Di questo hanno avvertito gli esperti, lo temeva il governo, lo sospettavano le stesse FARC: il fenomeno della dissidenza nella guerriglia che ha firmato la pace con lo stato colombiano dopo più di mezzo secolo di conflitto interno non è semplicemente un’ipotesi.

La prova più schiacciante è giunta martedì, quando le Forze Armate Rivoluzionarie della Colombia hanno annunciato di aver deciso di espellere cinque comandanti.

Con un comunicato, le FARC hanno informato che Gentil Duarte, Euclides Mora, John Cuarenta, Giovanny Chuscas e Julián Chollo (sono tutti nomi di guerra), che avevano compiti di comando nel gruppo insurrezionale, nel Bocco Orientale, sono stati allontanati dalle file di questa guerriglia.

Il testo fa anche un appello ai combattenti a non seguire questi uomini che erano i loro capi immediati e gli chiede di tornare nelle file delle FARC dove, dicono, “saranno accolti nuovamente dai loro compagni”.

Chi sono?

Secondo un rapporto del Centro di Risorse per l’Analisi dei Conflitti (CERAC), Gentil Duarte, che ha avuto un ruolo di comandante di un fronte nel Blocco Orientale, è il più conosciuto dei capi allontanati dalle FARC.

Anzi, facendo parte della delegazione di pace delle FARC a L’Avana, era stato scelto per “correggere” la direzione del Primo Fronte di questo medesimo blocco, che è stato quello che prima di qualsiasi altro si era mostrato in dissidenza, un precedente che ora è avvenuto in altri settori della guerriglia.

Di tutte, questa è stata la diserzione più significativa per il gruppo ribelle.

Ariel Ávila, vicedirettore della Fondazione Pace e Riconciliazione, ha detto alla BBC Mondo: “Io credo che le FARC cercheranno di convincere Gentil Duarte a tornare, perché è uno dei suoi uomini storici”.

Il secondo in importanza è John Cuarenta.

Da parte sua Euclides Mora era stato, come Duarte, a L’Avana e Giovanny Chuspas è stato capo di fronte nel Blocco Orientale.
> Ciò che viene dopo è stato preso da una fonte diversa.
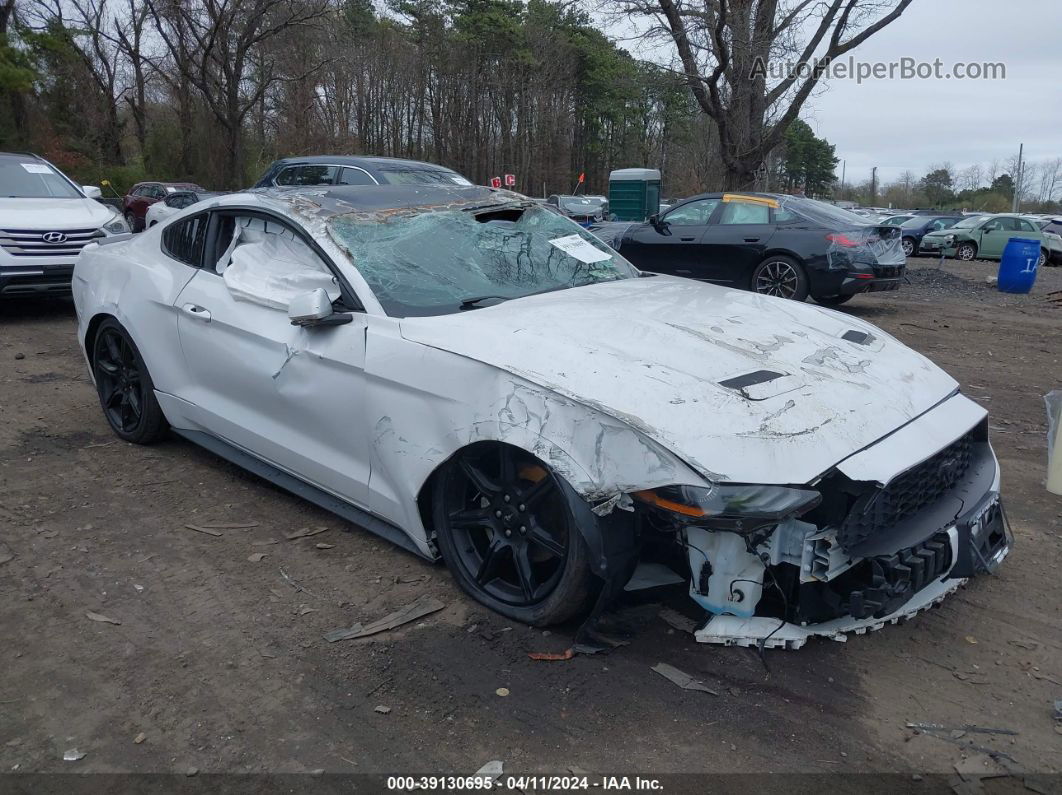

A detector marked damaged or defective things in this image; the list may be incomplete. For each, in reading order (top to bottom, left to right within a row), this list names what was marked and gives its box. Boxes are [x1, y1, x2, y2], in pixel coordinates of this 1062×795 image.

crumpled hood [0, 197, 116, 229]
shattered windshield [328, 202, 636, 318]
wrecked white mustang [70, 185, 1008, 648]
crumpled hood [402, 276, 964, 482]
damaged front bumper [636, 402, 1020, 648]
Julián Chollo operava nel dipartimento del Guaviare, come Ávila.

Perché sono stati allontanati?

Il comunicato delle FARC dice: “Questa decisione è motivata per la loro recente condotta che li ha portati ad entrare in contraddizione con la nostra linea politico-militare”.
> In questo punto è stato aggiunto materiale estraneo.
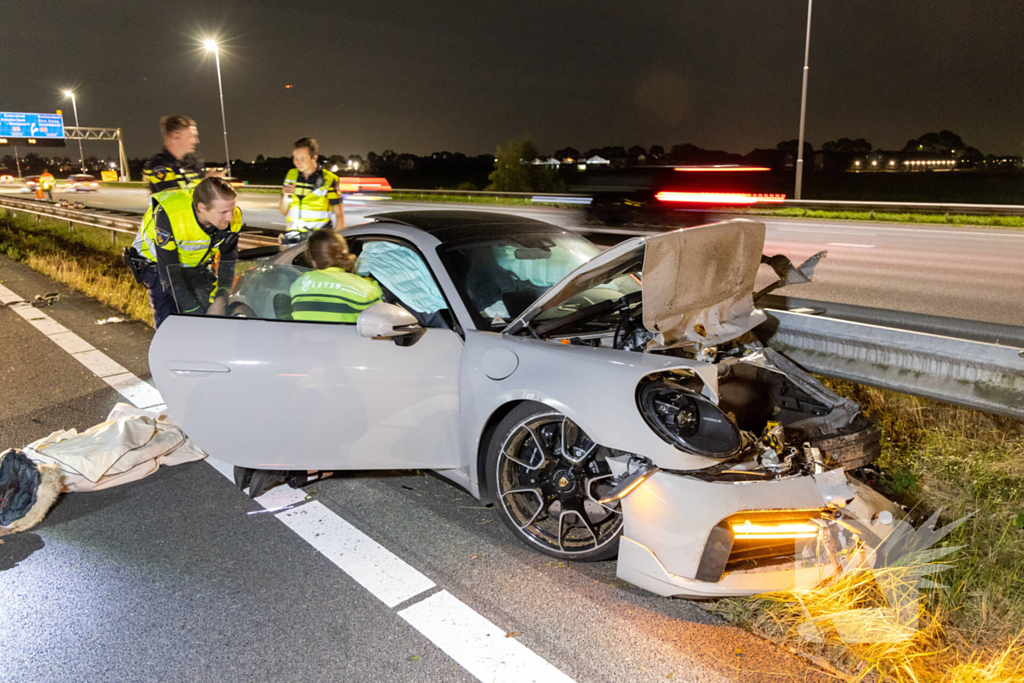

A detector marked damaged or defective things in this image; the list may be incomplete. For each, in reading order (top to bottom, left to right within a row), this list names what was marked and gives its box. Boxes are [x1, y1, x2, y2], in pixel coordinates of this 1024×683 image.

crumpled hood [503, 218, 770, 348]
crumpled hood [643, 219, 765, 348]
broken headlight housing [634, 378, 741, 458]
damaged front end of car [507, 220, 901, 598]
detached front bumper [614, 471, 897, 598]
Gabriel Ángel, membro delle FARC, ha dato alcuni indizi nella sua pagina Twitter (ritwittata in varie occasione da Timochenko, massimo capo di questa guerriglia): “Espulsi parlavano di continuare lotta armata, per continuare a combinarne una delle loro. Mentivano a nome della rivoluzione. Espulsi: comodità, furto al movimento, abusi verso la popolazione, ogni cosa occultata con falso linguaggio radicale”.

Ci sono versioni che suggeriscono che non stavano adempiendo all’attuazione degli accordi di L’Avana: dovevano aver cominciato certi passi nella mobilitazione dei guerriglieri nelle zone rurali (luoghi di concentrazione dove passeranno sei mesi, durante i quali abbandoneranno le loro armi), ma non lo stavano facendo.
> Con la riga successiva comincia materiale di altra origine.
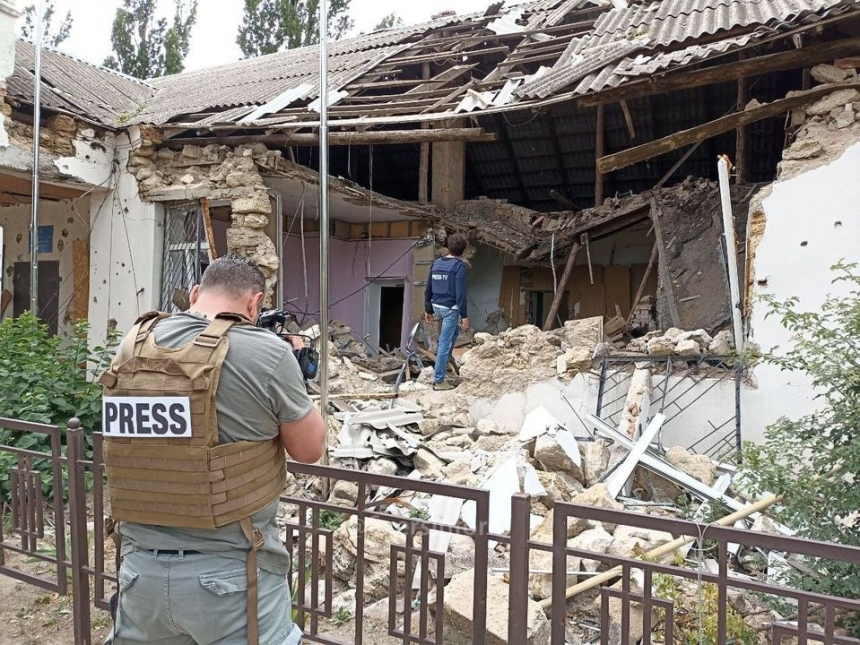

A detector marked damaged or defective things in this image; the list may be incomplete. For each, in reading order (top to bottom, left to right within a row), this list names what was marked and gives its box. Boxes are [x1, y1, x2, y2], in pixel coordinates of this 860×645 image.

broken rafter [580, 36, 860, 107]
broken rafter [166, 126, 498, 147]
broken rafter [600, 83, 860, 174]
damaged facade [1, 0, 860, 448]
broken concrete slab [444, 572, 552, 640]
In questo senso, Jorge Restrepo, direttore della CERAC, ha detto alla BBC Mondo che non si è trattato di un problema di narcotraffico o di estorsioni, ma di mancanza di adempimenti nella preparazione della smobilitazione e del disarmo.

Ávila, da parte sua, ha segnalato che almeno in alcuni dei casi, i dissidenti se ne sono andati con armi, uomini e denaro, abbandonando i propri posti.

Anche se ha chiarito: “La ragione di questo non è economica, è un tema giuridico”. Si riferisce al fatto che nell’attuazione degli accordi di pace ha generato dubbi e insicurezza in alcuni membri delle FARC.

“Le FARC avevano calcolato che per il 1 novembre tutti sarebbero stati nelle zone rurali”, ha detto. La sconfitta nel referendum del 2 ottobre ha ritardato tutto.

Questo come danneggia il processo di pace?

In questo momento non tanto per il processo, ma per la sicurezza nel paese in generale, giacché è probabile che sorgeranno capi che cercheranno di creare organizzazioni criminali.

“Nonostante gli impatti negativi che questa situazione rappresenta per il post conflitto”, segnala il rapporto della CERAC, “la comunicazione pubblica che hanno atto le FARC circa i propri disertori garantisce una effettiva verifica del cessate il fuoco bilaterale”.

Da parte sua, il ministro della Difesa, Luis Carlos Villegas, ha detto che ci sarà un’offensiva delle forze dello stato contro i dissidenti delle FARC.

Nel frattempo, gli esperti continuano ad avvertire che il fenomeno della dissidenza può continuare, il governo continua a temerlo e le FARC sicuramente lo sospettano.

15 dicembre 2016

Resumen Latinoamericano

Traduzione del Comitato Carlos Fonseca:
Colombia: quiénes son los comandantes guerrilleros disidentes expulsados por las FARC” pubblicato il 15-12-2016 in Resumen Latinoamericanosu [http://www.resumenlatinoamericano.org/2016/12/16/colombia-quienes-son-los-comandantes-guerrilleros-disidentes-expulsados-por-las-farc/] ultimo accesso 16-12-2016.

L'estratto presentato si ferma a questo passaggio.